Though it’s difficult to predict sales from this enterprise, Bubon said the device has North America-wide market appeal.
Both Reznik and Bubon believe that manufacturing medical imaging devices in Thunder Bay are one sure-fire way to diversify the economy and retain its best and brightest graduates.
During prototyping, the hardware and mechanical parts were ordered through Kam Valley and Infinity Metal Fabrication and Design.
But to get to those next stages of innovation, Reznik said they need more government funding and private sector expertise.
Andrew Dean, Lakehead University’s vice-president of research and innovation, is quite excited about what Thunder Bay can become as a world-class medical imaging technology hub.
Medical imaging is a $6.7-million sector in Canada, producing devices with a very high-profit margin because of the amount of research and development to get the technology to market.
“One of the real goals we have is here find ways to have better access and equity for rural, remote and Indigenous communities to medical therapies, and one of the ways is through technology,” he said.
Cultivating partnerships to raise funds and commercialize some of the university’s advanced systems and technology research has been one of the university’s strategic research priorities.
With the institute, Dean said they have a core group of researchers and the basic infrastructure in place to start bringing “bench-top research” to market.

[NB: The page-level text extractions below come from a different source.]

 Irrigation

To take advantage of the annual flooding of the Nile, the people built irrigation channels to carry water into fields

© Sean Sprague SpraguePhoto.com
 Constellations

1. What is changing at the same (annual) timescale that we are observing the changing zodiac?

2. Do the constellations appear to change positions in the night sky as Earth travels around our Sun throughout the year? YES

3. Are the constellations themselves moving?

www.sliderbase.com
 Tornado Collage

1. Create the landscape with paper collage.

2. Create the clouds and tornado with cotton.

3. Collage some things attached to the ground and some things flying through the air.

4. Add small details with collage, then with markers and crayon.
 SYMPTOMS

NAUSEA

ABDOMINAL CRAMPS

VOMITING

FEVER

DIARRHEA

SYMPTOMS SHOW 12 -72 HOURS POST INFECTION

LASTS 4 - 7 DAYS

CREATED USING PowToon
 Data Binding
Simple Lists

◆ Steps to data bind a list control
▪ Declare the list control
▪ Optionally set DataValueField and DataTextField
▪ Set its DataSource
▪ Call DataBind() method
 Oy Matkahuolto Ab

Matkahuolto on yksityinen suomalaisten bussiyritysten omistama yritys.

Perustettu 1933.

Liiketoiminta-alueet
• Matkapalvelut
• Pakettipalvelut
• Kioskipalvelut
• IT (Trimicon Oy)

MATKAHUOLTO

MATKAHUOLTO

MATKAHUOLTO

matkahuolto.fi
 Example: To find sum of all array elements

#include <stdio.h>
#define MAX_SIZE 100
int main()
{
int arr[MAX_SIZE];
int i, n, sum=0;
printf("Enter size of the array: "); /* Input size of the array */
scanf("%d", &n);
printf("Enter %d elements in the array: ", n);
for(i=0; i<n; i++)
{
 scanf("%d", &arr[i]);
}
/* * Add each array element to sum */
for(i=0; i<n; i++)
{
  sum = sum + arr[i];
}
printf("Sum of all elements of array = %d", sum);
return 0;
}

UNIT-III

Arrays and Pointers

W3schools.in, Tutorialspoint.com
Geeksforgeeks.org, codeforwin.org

“We’re not going to be Silicon Valley, we may not be Sunnybrook, but I do think we have the potential to develop between three to 10 spinoff companies in this area within the next four to five years.”
To achieve that, they’ll need industry partners to “pull that research from the labs” and help with the marketing and commercialization aspects.
A strategy is being drafted to create a Thunder Bay Health Technology Commercialization Centre, a collaboration involving the institute, the Thunder Bay Community Economic Development and the Centre for Imaging Technology Commercialization in Toronto.
“One of my long-term goals is to have a research park that would be encompassing all different forms of commercialization and technology from forest to medical products.”
Dean said some major government grant applications in the queue to help with the strategy and to support new training in the health sciences-related fields.